Rock Steady Lehigh Valley started with three to five participants per class and has grown to 15 to 18, Macalintal said. Most find out about the program through word of mouth while others are referred by their physicians or therapists. Classes are taught by Macalintal and Dori Billowhich, both of whom are certified Rock Steady instructors.
The program, which is an affiliate of Rock Steady Boxing Inc., has found much success nationwide since being founded in 2006 in Indianapolis. According to the Rock Steady web site, non-contact boxing promotes intense, forced exercise and movement that helps range of motion, posture, balance and gait, all of which are impacted by Parkinson’s, which is a degenerative movement disorder.
Body Zone in Reading learned of Rock Steady Boxing through a member newly diagnosed with Parkinson’s and is holding its first classes in February. Five employees at Body Zone completed the Rock Steady certification program, which consisted of 26 hours of training.
“Body Zone continually strives to meet the community’s wellness needs and bringing Rock Steady Boxing to our complex was a natural fit for us,” said Ted Kolva, general manager. “Our goal is to be an embracing and welcoming community that empowers and supports our Parkinson’s community through movement, exercise and access to our wellness programs.”
About 20 participants are registered for the first classes, said Christine Kolva, Body Zone’s marketing and communications manager. Classes are listed on the Body Zone web site, and sign up for the 90-minute sessions is unlimited. Participants also get full membership to Body Zone's fitness and aquatics center, which offers courses on nutrition and stress management, as well as a Silver Sneakers fitness program for older adults.
One issue many face is paying for fitness programs as they are currently not considered therapy by insurance companies, Macalintal said. People with disabilities often rely on grants and community fundraisers. Kolva said Body Zone is already working with volunteers on future fundraising events.
Organizations such as the IM Able Foundation have also formed. Based out of Corps Fitness, a gym in Wyomissing, IM Able provides grants, resources and opportunities for people with disabilities. Owner Chris Kaag, a retired U.S. Marine Corps sergeant who suffered from a neuro-degenerative condition, opened the gym in 2004 and the foundation in 2007.
The program has grown over the years and launched an IM Fit program this month. Kaag said the program, which started Jan. 15, is an eight-week adaptive physical fitness session featuring circuit-based training and obstacle courses geared towards teens and young adults with Down syndrome or cerebral palsy. Participants will be mentored not only by Kaag’s staff, but also by volunteers and law enforcement officers.

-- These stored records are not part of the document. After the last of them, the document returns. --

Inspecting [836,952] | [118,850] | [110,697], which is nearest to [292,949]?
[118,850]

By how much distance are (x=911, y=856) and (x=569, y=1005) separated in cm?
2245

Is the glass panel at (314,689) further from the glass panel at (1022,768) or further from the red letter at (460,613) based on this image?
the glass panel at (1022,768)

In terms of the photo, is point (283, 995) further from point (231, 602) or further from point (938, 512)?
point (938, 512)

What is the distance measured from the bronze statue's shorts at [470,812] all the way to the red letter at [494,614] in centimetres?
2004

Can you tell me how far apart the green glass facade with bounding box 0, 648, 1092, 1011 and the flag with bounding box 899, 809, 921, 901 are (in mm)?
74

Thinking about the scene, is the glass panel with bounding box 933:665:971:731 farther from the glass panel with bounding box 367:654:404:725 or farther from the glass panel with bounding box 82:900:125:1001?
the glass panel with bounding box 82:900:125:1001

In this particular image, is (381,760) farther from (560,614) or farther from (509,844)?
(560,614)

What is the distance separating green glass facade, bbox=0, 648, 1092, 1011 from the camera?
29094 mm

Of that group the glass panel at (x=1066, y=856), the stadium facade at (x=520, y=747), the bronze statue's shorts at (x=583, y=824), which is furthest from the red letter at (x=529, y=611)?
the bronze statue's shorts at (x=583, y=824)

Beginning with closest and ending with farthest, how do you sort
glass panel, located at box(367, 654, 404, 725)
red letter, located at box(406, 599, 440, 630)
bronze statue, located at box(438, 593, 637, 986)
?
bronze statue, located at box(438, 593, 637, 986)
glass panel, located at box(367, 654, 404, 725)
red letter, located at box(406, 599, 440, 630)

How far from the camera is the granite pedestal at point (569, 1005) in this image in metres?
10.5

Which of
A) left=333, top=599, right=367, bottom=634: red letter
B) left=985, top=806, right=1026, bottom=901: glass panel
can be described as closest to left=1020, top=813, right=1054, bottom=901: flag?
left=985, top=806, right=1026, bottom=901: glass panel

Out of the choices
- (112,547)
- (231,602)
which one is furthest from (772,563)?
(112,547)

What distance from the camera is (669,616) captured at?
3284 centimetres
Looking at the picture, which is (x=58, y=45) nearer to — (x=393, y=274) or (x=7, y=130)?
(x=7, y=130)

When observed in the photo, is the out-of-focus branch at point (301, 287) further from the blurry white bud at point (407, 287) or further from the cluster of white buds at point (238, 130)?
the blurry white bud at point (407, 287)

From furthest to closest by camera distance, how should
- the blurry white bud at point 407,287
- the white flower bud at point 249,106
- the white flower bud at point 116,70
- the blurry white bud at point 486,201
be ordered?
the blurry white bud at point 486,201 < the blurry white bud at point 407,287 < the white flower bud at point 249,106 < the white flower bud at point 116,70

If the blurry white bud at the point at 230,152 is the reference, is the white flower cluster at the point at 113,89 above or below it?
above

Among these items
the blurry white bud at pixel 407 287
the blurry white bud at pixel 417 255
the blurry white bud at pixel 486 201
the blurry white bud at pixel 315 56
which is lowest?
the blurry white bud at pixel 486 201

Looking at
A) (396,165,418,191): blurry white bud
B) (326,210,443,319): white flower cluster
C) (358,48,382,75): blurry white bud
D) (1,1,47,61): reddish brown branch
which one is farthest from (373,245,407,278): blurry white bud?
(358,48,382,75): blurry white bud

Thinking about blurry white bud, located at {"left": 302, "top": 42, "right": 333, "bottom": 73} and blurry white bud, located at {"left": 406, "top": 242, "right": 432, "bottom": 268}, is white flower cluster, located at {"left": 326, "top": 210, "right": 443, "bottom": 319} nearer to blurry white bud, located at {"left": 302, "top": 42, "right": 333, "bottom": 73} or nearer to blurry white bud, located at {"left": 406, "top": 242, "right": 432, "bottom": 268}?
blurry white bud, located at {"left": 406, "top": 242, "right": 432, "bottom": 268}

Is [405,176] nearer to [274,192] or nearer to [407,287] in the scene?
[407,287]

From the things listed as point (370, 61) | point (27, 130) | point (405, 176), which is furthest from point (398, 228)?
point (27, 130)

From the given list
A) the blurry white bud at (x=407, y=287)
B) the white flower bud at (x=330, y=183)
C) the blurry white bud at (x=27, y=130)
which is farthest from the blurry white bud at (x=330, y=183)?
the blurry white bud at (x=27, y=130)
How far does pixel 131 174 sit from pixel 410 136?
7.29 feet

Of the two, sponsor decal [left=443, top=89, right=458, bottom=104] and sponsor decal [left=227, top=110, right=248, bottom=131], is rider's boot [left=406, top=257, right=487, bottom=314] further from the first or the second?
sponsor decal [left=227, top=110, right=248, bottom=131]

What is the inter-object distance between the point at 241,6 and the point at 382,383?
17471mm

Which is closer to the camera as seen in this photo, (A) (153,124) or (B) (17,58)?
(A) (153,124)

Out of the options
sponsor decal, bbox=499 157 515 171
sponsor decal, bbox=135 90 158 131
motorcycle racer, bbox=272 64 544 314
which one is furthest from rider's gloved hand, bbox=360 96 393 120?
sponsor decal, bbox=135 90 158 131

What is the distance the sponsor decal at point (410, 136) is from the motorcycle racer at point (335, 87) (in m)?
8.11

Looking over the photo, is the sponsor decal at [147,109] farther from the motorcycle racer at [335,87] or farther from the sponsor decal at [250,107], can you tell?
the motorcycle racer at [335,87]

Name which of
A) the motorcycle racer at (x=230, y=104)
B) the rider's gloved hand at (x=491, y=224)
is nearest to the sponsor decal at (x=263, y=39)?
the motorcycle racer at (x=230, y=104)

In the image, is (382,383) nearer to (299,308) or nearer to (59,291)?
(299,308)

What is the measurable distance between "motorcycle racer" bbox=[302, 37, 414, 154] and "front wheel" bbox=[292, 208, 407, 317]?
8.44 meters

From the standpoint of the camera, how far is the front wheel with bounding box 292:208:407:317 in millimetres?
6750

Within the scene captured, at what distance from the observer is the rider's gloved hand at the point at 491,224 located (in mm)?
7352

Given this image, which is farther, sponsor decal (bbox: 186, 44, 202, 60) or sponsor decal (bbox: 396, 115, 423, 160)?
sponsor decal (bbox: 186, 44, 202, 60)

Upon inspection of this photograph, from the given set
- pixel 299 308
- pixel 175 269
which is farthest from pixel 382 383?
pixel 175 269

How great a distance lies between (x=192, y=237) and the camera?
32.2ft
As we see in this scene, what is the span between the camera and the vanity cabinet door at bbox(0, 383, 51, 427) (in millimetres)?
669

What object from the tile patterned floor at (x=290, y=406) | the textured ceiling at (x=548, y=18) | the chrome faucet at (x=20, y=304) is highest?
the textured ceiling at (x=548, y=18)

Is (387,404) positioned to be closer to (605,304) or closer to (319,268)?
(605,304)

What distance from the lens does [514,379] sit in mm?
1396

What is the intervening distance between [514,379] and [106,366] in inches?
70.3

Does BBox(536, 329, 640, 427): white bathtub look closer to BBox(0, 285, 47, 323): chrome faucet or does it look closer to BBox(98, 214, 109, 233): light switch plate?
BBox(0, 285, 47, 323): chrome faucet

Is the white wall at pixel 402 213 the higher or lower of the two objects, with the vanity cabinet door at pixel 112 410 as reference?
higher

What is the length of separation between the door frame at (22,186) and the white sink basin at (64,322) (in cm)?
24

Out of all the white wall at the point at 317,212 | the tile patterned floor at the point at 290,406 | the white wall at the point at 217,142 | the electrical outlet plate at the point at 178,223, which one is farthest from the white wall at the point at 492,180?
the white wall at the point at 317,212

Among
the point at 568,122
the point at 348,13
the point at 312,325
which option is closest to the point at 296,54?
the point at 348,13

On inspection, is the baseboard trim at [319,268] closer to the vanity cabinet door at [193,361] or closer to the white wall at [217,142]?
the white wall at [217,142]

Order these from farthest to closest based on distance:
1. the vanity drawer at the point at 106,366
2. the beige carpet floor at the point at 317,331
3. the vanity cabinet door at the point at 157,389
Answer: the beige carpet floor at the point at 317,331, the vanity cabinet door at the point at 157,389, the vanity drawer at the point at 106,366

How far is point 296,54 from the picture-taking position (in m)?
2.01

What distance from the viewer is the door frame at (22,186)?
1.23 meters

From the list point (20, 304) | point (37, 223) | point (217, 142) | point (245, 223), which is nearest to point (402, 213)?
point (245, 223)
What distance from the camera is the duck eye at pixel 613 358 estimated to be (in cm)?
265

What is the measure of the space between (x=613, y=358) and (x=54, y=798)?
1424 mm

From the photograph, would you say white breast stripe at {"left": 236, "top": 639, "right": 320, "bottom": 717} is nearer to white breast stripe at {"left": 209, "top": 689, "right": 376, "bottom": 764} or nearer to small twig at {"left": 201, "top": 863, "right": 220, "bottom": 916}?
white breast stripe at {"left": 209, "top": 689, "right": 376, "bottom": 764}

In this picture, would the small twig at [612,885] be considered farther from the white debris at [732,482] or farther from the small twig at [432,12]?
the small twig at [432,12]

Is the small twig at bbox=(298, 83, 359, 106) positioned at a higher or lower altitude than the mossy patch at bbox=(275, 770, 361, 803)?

Many participants in Kaag’s programs plan to continue for the remainder of their lives, and his sessions can be modified as they age. Kaag has noticed that programs for people with disabilities are becoming more mainstream, which may continue to create opportunity down the road.
“The milestone was the Para Olympics,” he said. “It’s so great to see more commercials with people with chairs or crutches, that people are accepting differences.”